SAP has joined the Cloud Native Computing Foundation as the sixth Platinum level member to join so far this fall. This comes on the heels of the company joining The Linux Foundation’s Open API Initiative on September 24.
SAP is one of the largest and most important makers of enterprise software in the world today. And their increasing participation in the open source software (OSS) ecosystem shows their growing commitment to open source and underscores the value that OSS brings to businesses – even businesses with significant proprietary software revenue lines.
In recent years, we at The Linux Foundation have seen SAP invest more and more resources in open source software. They were early members of the Cloud Foundry Foundation and have worked with that group and with Pivotal Labs to build open source tooling for that cloud application platform. SAP also uses many innovative OSS tools in various offerings. For example, their HANA Vora Big Data problem incorporates a number of components of the Apache Hadoop stack. And in Europe, SAP has become a leading advocate for open source technologies.

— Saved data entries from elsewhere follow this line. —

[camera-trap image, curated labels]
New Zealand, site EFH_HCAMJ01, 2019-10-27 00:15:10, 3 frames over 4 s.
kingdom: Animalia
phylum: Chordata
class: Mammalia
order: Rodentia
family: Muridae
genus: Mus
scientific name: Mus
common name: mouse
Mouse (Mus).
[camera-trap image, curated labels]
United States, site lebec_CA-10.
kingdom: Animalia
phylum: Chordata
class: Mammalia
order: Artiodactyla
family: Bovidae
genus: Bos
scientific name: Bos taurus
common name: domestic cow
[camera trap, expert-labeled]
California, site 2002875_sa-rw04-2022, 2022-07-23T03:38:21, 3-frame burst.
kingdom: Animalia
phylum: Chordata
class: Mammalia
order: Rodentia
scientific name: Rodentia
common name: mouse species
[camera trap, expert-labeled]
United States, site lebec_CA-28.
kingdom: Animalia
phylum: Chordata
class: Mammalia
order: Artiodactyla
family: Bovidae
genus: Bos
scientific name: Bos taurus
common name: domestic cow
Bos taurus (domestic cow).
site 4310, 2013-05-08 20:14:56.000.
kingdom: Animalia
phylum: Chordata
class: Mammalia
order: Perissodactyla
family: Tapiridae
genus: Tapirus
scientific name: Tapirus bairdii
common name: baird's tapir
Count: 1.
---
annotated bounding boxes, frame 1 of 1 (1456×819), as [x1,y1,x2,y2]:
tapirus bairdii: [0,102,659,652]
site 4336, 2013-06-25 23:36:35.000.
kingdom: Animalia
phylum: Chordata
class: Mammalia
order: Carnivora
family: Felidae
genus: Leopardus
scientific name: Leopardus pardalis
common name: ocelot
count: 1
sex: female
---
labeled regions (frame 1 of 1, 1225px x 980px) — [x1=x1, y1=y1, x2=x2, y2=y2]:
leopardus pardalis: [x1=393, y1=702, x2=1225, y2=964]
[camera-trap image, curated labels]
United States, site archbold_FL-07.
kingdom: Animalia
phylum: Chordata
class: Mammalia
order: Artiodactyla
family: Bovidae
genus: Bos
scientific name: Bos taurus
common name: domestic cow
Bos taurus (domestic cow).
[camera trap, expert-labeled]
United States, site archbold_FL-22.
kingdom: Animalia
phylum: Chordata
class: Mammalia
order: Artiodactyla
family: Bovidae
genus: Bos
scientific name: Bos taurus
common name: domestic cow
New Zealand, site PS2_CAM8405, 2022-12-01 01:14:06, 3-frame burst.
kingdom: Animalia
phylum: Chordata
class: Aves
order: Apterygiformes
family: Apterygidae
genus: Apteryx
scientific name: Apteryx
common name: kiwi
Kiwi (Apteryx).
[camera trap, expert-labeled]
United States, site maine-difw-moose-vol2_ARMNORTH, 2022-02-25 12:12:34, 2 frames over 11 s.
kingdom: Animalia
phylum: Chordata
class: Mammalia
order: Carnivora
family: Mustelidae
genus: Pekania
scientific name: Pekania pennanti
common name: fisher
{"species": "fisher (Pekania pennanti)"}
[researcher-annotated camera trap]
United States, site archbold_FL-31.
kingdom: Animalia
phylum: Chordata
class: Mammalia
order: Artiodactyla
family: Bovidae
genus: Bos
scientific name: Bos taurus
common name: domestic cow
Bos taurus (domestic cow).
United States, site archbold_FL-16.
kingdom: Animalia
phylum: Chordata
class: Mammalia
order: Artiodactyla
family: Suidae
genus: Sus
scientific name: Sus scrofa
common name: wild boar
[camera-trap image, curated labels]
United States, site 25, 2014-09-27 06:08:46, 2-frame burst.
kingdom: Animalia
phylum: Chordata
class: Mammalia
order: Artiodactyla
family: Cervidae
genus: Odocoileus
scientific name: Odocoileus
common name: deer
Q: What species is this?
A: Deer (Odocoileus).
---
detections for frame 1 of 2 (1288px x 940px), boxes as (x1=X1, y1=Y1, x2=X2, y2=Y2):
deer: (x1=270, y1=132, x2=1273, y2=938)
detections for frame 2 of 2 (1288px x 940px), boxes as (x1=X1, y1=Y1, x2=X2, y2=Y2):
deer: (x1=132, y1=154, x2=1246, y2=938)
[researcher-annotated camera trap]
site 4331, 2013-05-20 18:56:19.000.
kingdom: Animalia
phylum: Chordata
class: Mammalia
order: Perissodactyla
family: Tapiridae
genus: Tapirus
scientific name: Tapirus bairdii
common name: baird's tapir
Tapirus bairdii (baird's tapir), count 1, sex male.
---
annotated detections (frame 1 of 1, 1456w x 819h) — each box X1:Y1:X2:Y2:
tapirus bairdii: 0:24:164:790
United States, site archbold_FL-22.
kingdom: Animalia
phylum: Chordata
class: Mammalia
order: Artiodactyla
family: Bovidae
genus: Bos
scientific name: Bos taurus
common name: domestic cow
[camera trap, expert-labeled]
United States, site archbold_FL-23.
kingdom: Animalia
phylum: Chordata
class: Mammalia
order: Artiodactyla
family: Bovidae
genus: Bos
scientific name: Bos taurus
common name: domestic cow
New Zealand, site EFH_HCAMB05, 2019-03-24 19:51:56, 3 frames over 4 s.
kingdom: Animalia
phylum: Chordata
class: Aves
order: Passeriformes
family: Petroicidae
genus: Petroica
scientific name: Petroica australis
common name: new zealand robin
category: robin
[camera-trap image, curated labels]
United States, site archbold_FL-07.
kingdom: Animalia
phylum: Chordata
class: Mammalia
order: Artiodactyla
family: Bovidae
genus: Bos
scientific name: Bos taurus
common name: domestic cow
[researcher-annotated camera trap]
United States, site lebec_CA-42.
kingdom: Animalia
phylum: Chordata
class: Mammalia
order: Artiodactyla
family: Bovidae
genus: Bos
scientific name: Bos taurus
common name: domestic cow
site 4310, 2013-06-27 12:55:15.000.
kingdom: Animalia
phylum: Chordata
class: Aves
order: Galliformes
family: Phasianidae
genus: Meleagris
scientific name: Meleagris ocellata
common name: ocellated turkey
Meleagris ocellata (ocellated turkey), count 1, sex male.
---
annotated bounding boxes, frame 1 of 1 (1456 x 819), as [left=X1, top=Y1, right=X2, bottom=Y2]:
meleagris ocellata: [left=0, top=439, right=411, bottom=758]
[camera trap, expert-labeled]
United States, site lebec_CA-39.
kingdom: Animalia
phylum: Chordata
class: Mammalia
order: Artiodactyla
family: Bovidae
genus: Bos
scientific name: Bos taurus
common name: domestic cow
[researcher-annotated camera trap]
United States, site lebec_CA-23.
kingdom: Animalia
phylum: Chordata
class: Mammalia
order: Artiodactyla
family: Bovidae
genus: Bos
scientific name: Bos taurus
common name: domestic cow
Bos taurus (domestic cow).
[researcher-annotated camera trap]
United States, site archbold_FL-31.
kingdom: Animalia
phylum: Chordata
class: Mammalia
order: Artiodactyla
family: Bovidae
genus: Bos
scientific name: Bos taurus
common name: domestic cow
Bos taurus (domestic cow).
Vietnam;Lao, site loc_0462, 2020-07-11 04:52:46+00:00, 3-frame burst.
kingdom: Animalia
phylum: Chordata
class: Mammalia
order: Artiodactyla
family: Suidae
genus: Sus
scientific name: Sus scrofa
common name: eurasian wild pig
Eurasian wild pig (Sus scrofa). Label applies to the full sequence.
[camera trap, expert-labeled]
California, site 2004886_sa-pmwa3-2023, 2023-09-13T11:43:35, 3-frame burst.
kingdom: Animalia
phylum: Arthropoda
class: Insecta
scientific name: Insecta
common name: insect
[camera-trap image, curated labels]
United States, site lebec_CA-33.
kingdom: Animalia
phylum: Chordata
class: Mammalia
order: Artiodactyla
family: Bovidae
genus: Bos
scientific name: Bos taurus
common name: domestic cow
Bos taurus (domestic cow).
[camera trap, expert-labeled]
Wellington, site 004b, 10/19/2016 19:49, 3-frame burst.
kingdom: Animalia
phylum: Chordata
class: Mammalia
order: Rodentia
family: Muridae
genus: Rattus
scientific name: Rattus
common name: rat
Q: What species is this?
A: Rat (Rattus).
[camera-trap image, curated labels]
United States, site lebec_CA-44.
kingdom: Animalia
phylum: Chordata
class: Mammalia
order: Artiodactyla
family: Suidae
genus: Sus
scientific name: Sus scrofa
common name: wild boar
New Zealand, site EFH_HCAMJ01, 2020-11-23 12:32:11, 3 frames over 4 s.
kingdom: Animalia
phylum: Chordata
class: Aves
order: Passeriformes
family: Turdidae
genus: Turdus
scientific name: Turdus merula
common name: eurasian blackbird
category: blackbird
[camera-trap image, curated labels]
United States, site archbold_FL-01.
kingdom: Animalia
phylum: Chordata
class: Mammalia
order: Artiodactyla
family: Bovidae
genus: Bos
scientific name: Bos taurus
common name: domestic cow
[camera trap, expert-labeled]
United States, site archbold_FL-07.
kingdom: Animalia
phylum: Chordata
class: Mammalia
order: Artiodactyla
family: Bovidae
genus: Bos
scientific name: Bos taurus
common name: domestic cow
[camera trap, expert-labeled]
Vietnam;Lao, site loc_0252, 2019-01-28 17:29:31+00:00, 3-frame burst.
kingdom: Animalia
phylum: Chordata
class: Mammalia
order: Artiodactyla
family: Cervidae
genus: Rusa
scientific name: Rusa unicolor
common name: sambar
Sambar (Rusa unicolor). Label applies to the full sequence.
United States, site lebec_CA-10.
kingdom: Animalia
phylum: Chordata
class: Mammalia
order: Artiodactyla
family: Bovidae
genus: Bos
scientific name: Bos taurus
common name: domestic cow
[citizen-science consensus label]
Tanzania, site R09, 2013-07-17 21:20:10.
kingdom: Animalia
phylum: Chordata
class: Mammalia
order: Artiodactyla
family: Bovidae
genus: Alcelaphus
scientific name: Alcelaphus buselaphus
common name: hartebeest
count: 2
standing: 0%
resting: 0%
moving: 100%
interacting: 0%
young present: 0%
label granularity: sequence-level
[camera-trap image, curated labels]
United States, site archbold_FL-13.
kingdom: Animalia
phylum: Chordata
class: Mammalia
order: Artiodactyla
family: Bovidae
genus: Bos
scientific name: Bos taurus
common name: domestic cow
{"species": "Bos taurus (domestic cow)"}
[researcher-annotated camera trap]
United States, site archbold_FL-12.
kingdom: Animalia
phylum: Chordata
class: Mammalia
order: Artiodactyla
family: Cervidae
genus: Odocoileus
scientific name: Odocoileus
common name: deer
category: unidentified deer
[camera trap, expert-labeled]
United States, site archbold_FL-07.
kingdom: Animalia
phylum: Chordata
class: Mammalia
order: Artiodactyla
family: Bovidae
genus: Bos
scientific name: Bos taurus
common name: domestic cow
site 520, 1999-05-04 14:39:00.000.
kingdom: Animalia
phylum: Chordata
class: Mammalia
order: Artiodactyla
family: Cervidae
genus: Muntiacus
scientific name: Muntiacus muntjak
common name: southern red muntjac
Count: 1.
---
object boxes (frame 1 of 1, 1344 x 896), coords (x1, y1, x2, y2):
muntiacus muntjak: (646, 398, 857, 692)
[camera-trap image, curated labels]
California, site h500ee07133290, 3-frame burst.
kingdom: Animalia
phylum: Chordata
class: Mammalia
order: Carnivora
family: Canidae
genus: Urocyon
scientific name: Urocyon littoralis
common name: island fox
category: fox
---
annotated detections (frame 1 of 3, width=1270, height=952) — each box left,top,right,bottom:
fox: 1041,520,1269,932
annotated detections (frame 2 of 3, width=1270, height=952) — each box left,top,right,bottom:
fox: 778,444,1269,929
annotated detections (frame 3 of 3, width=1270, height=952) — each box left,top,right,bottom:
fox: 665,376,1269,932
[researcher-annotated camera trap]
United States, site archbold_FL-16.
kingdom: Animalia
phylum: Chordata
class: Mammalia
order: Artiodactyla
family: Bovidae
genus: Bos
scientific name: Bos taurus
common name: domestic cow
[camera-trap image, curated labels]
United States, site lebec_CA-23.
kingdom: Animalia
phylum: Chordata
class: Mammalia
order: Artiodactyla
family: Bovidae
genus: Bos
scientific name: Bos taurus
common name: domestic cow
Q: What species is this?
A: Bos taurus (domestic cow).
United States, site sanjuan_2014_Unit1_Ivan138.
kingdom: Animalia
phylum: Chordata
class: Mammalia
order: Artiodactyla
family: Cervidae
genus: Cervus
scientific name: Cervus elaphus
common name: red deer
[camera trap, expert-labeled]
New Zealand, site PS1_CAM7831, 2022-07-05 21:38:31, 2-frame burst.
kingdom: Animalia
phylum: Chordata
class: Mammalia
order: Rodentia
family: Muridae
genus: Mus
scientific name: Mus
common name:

SAP is becoming a great example of how a company can embrace the new ways of open innovation and leverage those for better relationships with developers, partners, and customers. Across the organization, SAP is diving into newer ways of running its software and delivering services with modern, innovative OSS tools. That ranges from using containers and Kubernetes for orchestrating microservices and breaking down monolithic apps into cloud-native architectures, to pairing big data, machine learning, and analytics tools out of open source with proprietary databases like SAP’s HANA in-memory database.
And all of it, of course, can run on the Linux operating system. Since I am the Executive Director of The Linux Foundation, I’m biased in that regard. At any rate, I wanted to personally welcome SAP into the CNCF and Open API folds. I am confident they will both contribute and gain massively from increased participation our world.